Method steps for CentOS7 to set up FTP server

FTP is mainly used for file transfer. vsftpd is generally used on Linux to achieve. By setting up FTP server, file sharing can be achieved, which is at least much stronger than some bad network disk.

FTP server has three optional authentication methods: anonymous authentication, local user authentication, virtual user authentication, security: anonymous authentication < Local user authentication < Virtual user authentication, configuration complexity: Anonymous authentication < local < Virtual user authentication.

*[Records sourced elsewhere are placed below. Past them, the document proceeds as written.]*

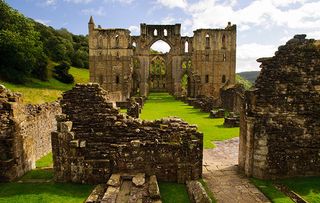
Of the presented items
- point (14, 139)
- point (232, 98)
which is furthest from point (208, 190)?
point (232, 98)

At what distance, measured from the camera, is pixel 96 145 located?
35.4ft

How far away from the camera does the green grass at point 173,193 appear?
922 centimetres

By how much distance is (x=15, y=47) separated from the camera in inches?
1658

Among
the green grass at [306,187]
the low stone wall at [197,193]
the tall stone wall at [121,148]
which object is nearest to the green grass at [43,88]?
the tall stone wall at [121,148]

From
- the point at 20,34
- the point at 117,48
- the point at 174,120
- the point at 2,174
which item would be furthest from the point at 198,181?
the point at 117,48

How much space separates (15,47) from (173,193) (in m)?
39.6

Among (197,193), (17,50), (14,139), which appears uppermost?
(17,50)

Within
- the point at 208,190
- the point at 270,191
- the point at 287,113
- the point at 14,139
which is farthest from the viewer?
the point at 287,113

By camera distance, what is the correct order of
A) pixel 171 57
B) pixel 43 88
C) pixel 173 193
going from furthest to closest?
pixel 171 57 → pixel 43 88 → pixel 173 193

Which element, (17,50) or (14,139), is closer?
(14,139)

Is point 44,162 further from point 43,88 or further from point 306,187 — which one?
point 43,88

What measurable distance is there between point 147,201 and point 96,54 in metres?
49.5

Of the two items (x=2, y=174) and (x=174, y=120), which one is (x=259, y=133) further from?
(x=2, y=174)

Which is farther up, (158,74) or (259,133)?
(158,74)
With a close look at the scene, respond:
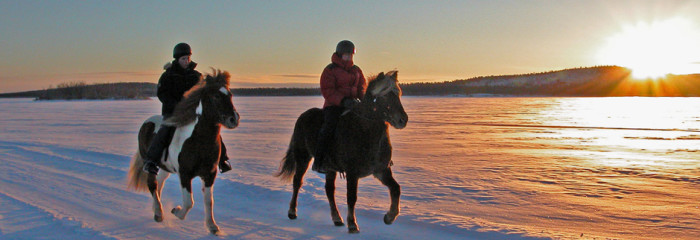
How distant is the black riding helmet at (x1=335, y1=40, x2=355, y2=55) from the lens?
5357 millimetres

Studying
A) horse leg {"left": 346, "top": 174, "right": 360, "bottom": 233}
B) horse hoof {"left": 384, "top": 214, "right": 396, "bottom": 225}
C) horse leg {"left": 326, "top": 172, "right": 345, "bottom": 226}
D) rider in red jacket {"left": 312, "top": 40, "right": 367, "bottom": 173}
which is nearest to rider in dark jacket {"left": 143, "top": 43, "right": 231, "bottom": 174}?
rider in red jacket {"left": 312, "top": 40, "right": 367, "bottom": 173}

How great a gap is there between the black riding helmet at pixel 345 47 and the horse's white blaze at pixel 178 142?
5.24ft

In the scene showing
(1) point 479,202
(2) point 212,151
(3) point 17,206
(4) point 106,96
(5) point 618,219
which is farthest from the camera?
(4) point 106,96

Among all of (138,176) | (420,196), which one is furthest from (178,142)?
(420,196)

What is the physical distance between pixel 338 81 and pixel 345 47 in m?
0.36

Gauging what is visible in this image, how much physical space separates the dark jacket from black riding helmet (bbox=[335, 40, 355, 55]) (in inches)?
58.7

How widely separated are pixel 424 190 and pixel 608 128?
13487mm

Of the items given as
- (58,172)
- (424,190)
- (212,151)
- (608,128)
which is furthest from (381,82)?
(608,128)

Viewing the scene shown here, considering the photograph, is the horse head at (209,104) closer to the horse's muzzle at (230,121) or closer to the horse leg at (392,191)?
the horse's muzzle at (230,121)

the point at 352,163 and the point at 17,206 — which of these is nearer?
the point at 352,163

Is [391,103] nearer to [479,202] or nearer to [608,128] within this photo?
[479,202]

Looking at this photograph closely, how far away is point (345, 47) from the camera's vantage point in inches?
211

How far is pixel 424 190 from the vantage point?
289 inches

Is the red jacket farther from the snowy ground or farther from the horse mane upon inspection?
the snowy ground
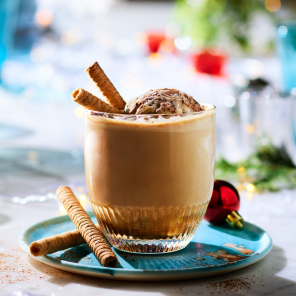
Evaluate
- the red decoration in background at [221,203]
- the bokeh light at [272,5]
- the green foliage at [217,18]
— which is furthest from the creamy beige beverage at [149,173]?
the bokeh light at [272,5]

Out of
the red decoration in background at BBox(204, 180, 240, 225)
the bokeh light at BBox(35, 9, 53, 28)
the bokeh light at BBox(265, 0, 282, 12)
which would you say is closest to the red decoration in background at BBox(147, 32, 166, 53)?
the bokeh light at BBox(265, 0, 282, 12)

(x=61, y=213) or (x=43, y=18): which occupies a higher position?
(x=43, y=18)

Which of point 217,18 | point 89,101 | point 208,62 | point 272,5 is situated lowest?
point 89,101

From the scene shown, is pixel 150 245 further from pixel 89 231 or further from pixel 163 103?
pixel 163 103

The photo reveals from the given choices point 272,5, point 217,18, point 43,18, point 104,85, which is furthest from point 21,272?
point 43,18

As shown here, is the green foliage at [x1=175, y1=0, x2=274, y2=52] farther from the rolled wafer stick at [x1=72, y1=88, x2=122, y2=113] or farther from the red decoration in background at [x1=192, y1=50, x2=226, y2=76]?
the rolled wafer stick at [x1=72, y1=88, x2=122, y2=113]

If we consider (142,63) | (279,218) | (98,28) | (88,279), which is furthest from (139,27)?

Each file in Linux has a corresponding owner. Virtual user authentication refers to creating one or more FTP users and mapping these FTP users to a user local to Linux (such as vftpuser), so that the user who completes the mapping operates on the FTP directory as user vftpuser does. In addition, the virtual user authentication mode allows multiple FTPS to be configured separately, making it very flexible and convenient. Considering the flexibility and security, this paper chooses to use the virtual user authentication mode.

OK, ready to go!

1. Basic environment

Server: CentOS7.5

Client: Ubuntu Mate18.10

FTP server: vsftpd

FTP Client: FileZilla (optional)

2. Basic process

For brevity, just list the basic setup process and related commands.

1. Install vsftpd

yum install vsftpd

2. Create virtual users

With you like any editor to create and edit/etc vsftpd/vuser list files, content is as follows:

[

lilei
lileipasswd
hanmeimei
hmmpasswd

]

Password authentication file odd behavior user name, even behavior corresponding password

3, create password authentication database

db_load -T -t hash -f /etc/vsftpd/vuser.list /etc/vsftpd/vuser.db
chmod 600 /etc/vsftpd/vuser.db

- T: conversion
-ES81en: Specifies the hash algorithm
-ES84en: Specifies the user name

4, edit, PAM Certification documents

Create and edit /etc/pam.d/vsftpd.vu , which reads as follows:

auth      required  pam_userdb.so db=/etc/vsftpd/vuser
account   required  pam_userdb.so db=/etc/vsftpd/vuser

db specifies the password authentication database and does not contain a suffix name

5. Establish local users

useradd -d /home/vftpuser -s /sbin/nologin vftpuser
chmod 755 /home/vftpuser

-ES101en: Specifies the user home directory
-ES103en: Specify the user to log in to shell, /sbin/nologin means that users are prohibited to log in through shell to improve security

6, mapping, FTP The user to vftpuser

The editor /etc/vsftpd/vsftpd.conf , modify the following lines:

pam_service_name=vsftpd.vu  #  The specified pam Certification documents 
guest_enable=YES              #  Enable the mapping 
guest_username=vftpuser      #  Specify the local user of the map 
user_config_dir=/etc/vsftpd/vusers_dir    #  The specified FTP User profile location. If you do not need to configure each user individually, you can comment out this line 

7. Separate configuration for each user

create /etc/vsftpd/vuser_dir , for each FTP The user creates a profile with the same name, as shown here lilei As an example. Create and edit /etc/vsftpd/vuser_dir/lilei , which reads as follows:

anon_upload_enable=YES
anon_mkdir_write_enable=YES
anon_other_write_enable=YES
local_root=/var/www/html

The default root directory is the home directory of the mapped user. You can specify the root directory of a user through local_root, noting that you need to change the owner of this directory to vftpuser.

8. Restart vsftpd

systemctl start vsftpd

3. Notes

Add vsftpd to boot to prevent the server from being inaccessible after restart; If the FTP server is inaccessible, check the firewall and SElinux Settings. After generating password authentication database, delete list file in time to prevent password leakage.